Your objective =
Please write out the Edgar Allan Brown biography word for word, from "When Strom Thurmond" up to and including "so such ring.".

# start of Document section

Brown, Edgar Allan

July 11, 1888–June 26, 1975

In September 1954 U.S. Senator Burnet Rhett Maybank died. His death occurred after the Democratic Party’s primary but before the general election. The South Carolina Democratic Party’s executive committee held a special meeting and decided to select Edgar Brown as the party’s candidate rather than hold a special election. In response, Strom Thurmond announced a write-in candidacy for the U.S. Senate, claiming that his campaign was a fight for principle— government by the people instead of government by a small group of committee members. Thurmond’s write-in campaign was successful, and he became the first candidate ever elected to Congress by a write-in vote.

Legislator. Brown was born on July 11, 1888, near Graniteville in Aiken County, the youngest child of Augustus “Gus” Brown and Elizabeth Howard. He attended Graniteville Academy, a school operated by the Graniteville Company, but left school in 1904 just before the beginning of his final year. At the age of sixteen he entered Osborne Business College, and in four months he completed a one-year program in shorthand. He then went to work in Sumter for Witherspoon Brothers, a manufacturer of coffins and caskets. From 1905 to 1906 Brown served as a public reporter in the state. From 1906 to 1908 he was clerk and head stenographer for the law firm of Colonel Daniel Sutherland Henderson in Aiken. In 1909 he was commissioned as court stenographer of the Second Judicial Circuit in Barnwell, replacing James F. Byrnes, who had been selected solicitor for the circuit. Brown passed the state bar exam in 1910 and became a lawyer. On December 30, 1913, he married Annie Love Sitgreaves, an Aiken schoolteacher. They had one daughter.

Brown was first elected to the S.C. House of Representatives in 1920. He served in the House from 1921 to 1926, serving as Speaker of the House from 1925 to 1926. He was also chair of the state Democratic executive committee from 1922 to 1926. In 1926 he challenged U.S. Senator Ellison D. “Cotton Ed” Smith. This was the first of three unsuccessful attempts by Brown to win a U.S. Senate seat; he lost bids in 1938 and 1954 as well. In 1928 he was elected to the S.C. Senate. He would remain in the S.C. Senate from 1929 until his retirement in 1972, serving as president pro tempore from 1942 to 1972.

When Strom Thurmond ran for governor in 1946, he ran against the Barnwell Ring, which referred to politicians from Barnwell County, including Edgar Brown, who held prominent positions in the General Assembly. In addition to Brown, who held the most powerful position in the Senate, it included Speaker of the House Solomon Blatt, and House Ways and Means chair Winchester Smith. These Barnwell legislators had an inordinate influence in state government, but the “Ring” was more of an election ploy than a description of political decision-making in the state. While Brown and Blatt were the two most powerful legislators in the state, they did not necessarily agree on policy and insisted that there was so such ring.

In September 1954 U.S. Senator Burnet Rhett Maybank died. His death occurred after the Democratic Party’s primary but before the general election. The South Carolina Democratic Party’s executive committee held a special meeting and decided to select Edgar Brown as the party’s candidate rather than hold a special election. In response, Strom Thurmond announced a write-in candidacy for the U.S. Senate, claiming that his campaign was a fight for principle– government by the people instead of government by a small group of committee members. Thurmond’s write-in campaign was successful, and he became the first candidate ever elected to Congress by a write-in vote.

# end of Document section
# start of Data excerpt

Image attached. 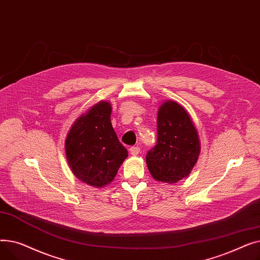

# end of Data excerpt

Full response =
When Strom Thurmond ran for governor in 1946, he ran against the Barnwell Ring, which referred to politicians from Barnwell County, including Edgar Brown, who held prominent positions in the General Assembly. In addition to Brown, who held the most powerful position in the Senate, it included Speaker of the House Solomon Blatt, and House Ways and Means chair Winchester Smith. These Barnwell legislators had an inordinate influence in state government, but the “Ring” was more of an election ploy than a description of political decision-making in the state. While Brown and Blatt were the two most powerful legislators in the state, they did not necessarily agree on policy and insisted that there was so such ring.